The big shift in the marketplace had been the move towards mobile and tablets away from desktops and laptops. Whilst Prestige Print's website worked perfectly on the small screen, Internet bandwidth had opened-up plus desktop displays had become larger and capable of displaying high resolution, high definition images.
Instead a of building a new website for the business, Sub@omic jumped-upon Prestige's full-page, infinitely-scrolling design layout and built a web app. What's the difference? Well, a web app is built to manage and automate a specific business process or task such as generating quotations, estimates or, in this case, cataloguing over 1,700 marketing design ideas for estate agents.
Prestige took the opportunity and rebranded itself into Prestive Creative whilst Sub@omic used all the existing website content and turned the #1 ranking website into a #1 ranking web app. Because all the website content was already held and managed on the webserver in a MySQL database, Prestige were saved the time and effort associated with rewriting over 1,700 pages of SEO content.
This web app uses responsive HTML5 techniques to deliver a consistently branded look and feel regardless of the device an estate agent chooses to browse with. The full screen web page layout does more than simply collapse; depending upon the width of the device being used, different parts of the web page are switched-off so that boxes of text are correctly presented and space the design requires on a widescreen, desktop view is collapsed for the mobile viewer.

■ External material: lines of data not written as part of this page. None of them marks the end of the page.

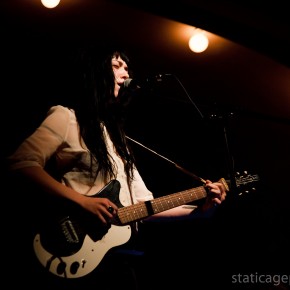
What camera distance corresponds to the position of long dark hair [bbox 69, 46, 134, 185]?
6.54 ft

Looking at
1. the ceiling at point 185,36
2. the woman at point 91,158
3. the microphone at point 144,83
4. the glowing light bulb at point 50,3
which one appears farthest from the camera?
the ceiling at point 185,36

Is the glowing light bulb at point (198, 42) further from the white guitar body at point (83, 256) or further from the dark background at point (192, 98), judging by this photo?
the white guitar body at point (83, 256)

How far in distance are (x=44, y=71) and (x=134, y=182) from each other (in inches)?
56.4

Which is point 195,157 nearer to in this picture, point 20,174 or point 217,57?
point 217,57

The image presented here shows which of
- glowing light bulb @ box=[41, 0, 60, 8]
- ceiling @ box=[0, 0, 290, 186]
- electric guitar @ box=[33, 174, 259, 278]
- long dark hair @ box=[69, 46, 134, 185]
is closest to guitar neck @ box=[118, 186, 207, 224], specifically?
electric guitar @ box=[33, 174, 259, 278]

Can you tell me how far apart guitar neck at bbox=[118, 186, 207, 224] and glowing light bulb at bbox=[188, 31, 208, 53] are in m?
1.74

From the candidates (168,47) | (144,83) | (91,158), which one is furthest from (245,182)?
(168,47)

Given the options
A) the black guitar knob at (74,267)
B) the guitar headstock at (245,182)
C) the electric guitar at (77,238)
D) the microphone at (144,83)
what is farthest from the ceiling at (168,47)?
the black guitar knob at (74,267)

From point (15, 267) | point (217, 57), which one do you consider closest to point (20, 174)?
point (15, 267)

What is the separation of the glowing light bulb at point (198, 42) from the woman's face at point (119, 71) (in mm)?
1050

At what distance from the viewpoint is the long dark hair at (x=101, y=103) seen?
199cm

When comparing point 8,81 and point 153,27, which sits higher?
point 153,27

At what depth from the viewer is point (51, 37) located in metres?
2.90

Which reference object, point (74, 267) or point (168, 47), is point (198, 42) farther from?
point (74, 267)
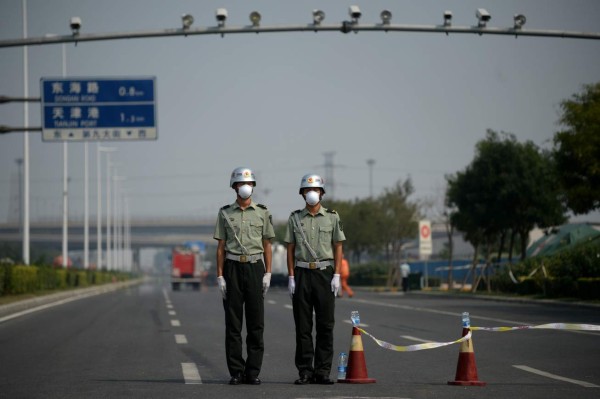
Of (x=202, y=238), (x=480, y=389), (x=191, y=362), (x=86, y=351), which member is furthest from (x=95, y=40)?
(x=202, y=238)

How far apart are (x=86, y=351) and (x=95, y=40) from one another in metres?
9.64

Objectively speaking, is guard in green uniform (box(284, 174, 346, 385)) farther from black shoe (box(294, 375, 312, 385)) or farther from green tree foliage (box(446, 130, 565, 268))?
green tree foliage (box(446, 130, 565, 268))

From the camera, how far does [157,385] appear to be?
11.7 metres

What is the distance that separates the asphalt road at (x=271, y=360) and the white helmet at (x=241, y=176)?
2.15 m

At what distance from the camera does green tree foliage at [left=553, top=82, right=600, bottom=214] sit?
33.8 m

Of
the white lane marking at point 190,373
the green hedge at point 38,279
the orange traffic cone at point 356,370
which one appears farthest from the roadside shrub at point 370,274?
the orange traffic cone at point 356,370

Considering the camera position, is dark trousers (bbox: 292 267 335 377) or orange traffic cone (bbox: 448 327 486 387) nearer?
orange traffic cone (bbox: 448 327 486 387)

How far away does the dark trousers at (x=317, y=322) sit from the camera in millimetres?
11664

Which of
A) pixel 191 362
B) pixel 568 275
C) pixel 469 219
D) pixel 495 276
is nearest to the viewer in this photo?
pixel 191 362

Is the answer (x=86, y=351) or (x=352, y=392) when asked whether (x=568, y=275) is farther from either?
(x=352, y=392)

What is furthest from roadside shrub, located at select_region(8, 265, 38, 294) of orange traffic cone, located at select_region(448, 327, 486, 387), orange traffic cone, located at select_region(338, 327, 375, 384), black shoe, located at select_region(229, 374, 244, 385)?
orange traffic cone, located at select_region(448, 327, 486, 387)

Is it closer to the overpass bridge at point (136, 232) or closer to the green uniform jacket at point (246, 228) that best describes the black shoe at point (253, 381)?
the green uniform jacket at point (246, 228)

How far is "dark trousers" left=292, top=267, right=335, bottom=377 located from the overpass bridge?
127 meters

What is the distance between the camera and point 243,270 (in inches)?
465
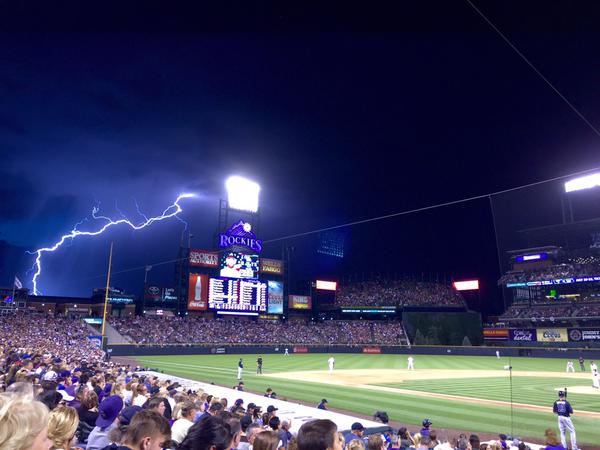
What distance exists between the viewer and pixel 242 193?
2992 inches

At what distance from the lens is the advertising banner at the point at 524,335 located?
54031 mm

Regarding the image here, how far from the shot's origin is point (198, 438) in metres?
3.46

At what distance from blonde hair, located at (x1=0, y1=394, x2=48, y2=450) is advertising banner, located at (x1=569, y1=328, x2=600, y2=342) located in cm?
5693

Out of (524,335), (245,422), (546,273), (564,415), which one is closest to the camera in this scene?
(245,422)

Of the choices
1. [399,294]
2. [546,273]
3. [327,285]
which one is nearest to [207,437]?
[546,273]

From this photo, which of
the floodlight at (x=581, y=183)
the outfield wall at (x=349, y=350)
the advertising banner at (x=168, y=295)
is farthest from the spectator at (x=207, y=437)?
the advertising banner at (x=168, y=295)

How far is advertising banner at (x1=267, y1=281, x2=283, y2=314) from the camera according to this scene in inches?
2921

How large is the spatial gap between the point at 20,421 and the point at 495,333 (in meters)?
76.5

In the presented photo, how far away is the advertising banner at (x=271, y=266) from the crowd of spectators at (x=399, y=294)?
21978 millimetres

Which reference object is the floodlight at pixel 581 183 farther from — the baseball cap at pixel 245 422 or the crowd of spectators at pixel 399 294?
the crowd of spectators at pixel 399 294

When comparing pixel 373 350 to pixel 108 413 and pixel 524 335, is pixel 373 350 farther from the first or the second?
pixel 108 413

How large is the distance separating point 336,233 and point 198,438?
3950 inches

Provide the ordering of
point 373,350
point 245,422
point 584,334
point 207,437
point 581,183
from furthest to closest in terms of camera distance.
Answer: point 373,350, point 584,334, point 581,183, point 245,422, point 207,437

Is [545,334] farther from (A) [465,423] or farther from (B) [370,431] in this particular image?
(B) [370,431]
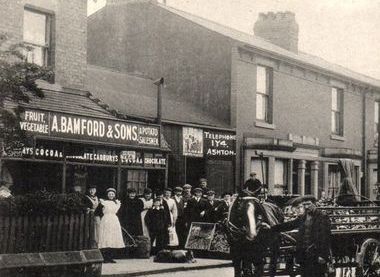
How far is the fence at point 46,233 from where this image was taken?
33.5 ft

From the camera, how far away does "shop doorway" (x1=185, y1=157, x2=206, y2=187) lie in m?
20.8

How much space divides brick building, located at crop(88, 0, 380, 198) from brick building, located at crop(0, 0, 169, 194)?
504 cm

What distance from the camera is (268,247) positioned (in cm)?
1015

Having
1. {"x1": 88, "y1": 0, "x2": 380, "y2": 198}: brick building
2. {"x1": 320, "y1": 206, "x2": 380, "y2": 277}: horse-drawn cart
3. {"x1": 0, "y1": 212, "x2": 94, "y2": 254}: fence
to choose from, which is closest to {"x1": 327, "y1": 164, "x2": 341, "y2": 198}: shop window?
{"x1": 88, "y1": 0, "x2": 380, "y2": 198}: brick building

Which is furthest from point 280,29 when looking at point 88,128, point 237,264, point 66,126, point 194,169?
point 237,264

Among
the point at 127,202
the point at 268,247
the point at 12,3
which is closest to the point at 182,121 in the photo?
the point at 127,202

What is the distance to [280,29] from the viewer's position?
1102 inches

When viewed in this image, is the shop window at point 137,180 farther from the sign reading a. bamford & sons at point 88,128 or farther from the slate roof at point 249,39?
the slate roof at point 249,39

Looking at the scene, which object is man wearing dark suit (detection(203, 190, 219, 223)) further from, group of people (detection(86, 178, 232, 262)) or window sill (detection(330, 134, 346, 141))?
window sill (detection(330, 134, 346, 141))

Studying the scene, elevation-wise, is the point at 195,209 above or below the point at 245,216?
below

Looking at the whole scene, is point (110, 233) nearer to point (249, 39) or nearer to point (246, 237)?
point (246, 237)

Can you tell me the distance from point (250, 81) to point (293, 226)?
13671 millimetres

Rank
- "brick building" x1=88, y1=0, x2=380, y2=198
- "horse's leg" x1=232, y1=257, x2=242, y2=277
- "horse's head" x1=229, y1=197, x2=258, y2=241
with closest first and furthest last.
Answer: "horse's head" x1=229, y1=197, x2=258, y2=241 < "horse's leg" x1=232, y1=257, x2=242, y2=277 < "brick building" x1=88, y1=0, x2=380, y2=198

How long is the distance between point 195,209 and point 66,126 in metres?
4.28
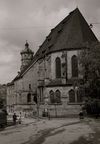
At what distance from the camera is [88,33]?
241ft

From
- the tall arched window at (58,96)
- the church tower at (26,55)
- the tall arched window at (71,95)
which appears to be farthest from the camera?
the church tower at (26,55)

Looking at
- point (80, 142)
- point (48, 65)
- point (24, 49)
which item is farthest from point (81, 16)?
point (80, 142)

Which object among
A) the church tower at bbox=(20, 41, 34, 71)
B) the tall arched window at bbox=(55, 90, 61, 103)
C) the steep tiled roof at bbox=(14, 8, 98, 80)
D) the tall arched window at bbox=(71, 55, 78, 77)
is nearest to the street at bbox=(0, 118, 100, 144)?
the tall arched window at bbox=(55, 90, 61, 103)

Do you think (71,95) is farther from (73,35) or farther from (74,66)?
(73,35)

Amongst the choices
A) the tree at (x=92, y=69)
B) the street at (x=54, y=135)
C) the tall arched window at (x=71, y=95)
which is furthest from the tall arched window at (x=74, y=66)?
the street at (x=54, y=135)

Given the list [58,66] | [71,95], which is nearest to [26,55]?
[58,66]

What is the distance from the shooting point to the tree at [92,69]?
44.4m

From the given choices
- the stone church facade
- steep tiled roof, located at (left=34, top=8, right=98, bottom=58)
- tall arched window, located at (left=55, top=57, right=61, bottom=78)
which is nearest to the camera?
the stone church facade

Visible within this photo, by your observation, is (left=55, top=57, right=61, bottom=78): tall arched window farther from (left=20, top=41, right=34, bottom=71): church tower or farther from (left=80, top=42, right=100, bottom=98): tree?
(left=20, top=41, right=34, bottom=71): church tower

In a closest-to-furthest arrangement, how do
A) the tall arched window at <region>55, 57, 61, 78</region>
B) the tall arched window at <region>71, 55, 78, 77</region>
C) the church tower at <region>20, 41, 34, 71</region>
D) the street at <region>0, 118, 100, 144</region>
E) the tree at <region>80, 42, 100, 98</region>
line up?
the street at <region>0, 118, 100, 144</region>
the tree at <region>80, 42, 100, 98</region>
the tall arched window at <region>71, 55, 78, 77</region>
the tall arched window at <region>55, 57, 61, 78</region>
the church tower at <region>20, 41, 34, 71</region>

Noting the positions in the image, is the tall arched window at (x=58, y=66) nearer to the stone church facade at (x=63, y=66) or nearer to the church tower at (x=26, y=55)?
the stone church facade at (x=63, y=66)

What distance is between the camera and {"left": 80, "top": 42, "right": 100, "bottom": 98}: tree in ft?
146

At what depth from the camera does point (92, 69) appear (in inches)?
1757

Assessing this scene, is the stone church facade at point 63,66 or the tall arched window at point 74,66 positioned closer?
the stone church facade at point 63,66
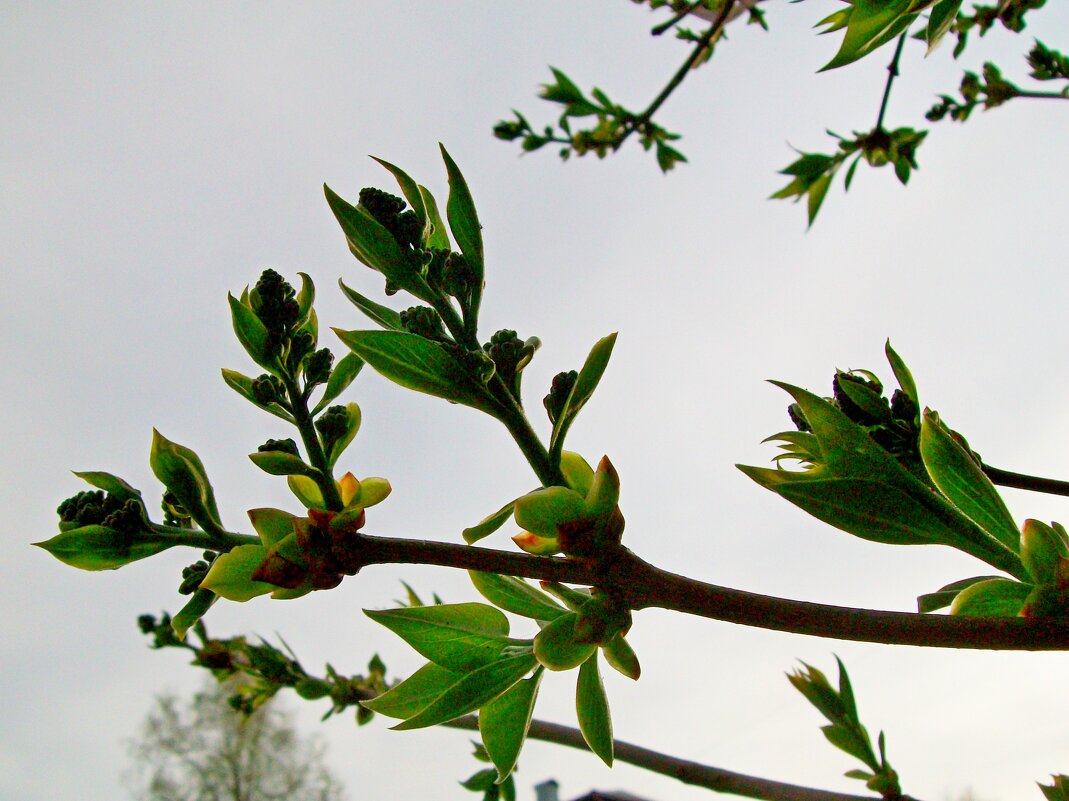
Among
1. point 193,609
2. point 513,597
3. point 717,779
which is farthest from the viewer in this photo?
point 717,779

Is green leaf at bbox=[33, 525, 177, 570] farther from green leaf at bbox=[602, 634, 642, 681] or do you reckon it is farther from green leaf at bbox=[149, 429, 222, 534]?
green leaf at bbox=[602, 634, 642, 681]

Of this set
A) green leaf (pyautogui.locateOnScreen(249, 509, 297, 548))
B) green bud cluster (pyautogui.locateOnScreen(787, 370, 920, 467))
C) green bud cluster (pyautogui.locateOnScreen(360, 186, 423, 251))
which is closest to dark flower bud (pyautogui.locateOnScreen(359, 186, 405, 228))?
green bud cluster (pyautogui.locateOnScreen(360, 186, 423, 251))

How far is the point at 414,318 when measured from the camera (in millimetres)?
556

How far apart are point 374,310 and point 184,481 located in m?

Additionally, the website lets the web browser choose the most appropriate filesize based upon device screen width and offers the browser up to 3 different resolutions of images (from 440px2 - 1,438px2) - some refer to these kinds of responsive images as retina images. We like to think of them as HD images.
So, a fullscreen web app that throws HD images about is going to be slow, right? Wrong! We compared our web app to the website of the closest competitor and discovered that it used 18% less bandwidth when first loading and loads 25% (just over a second and a quarter) faster.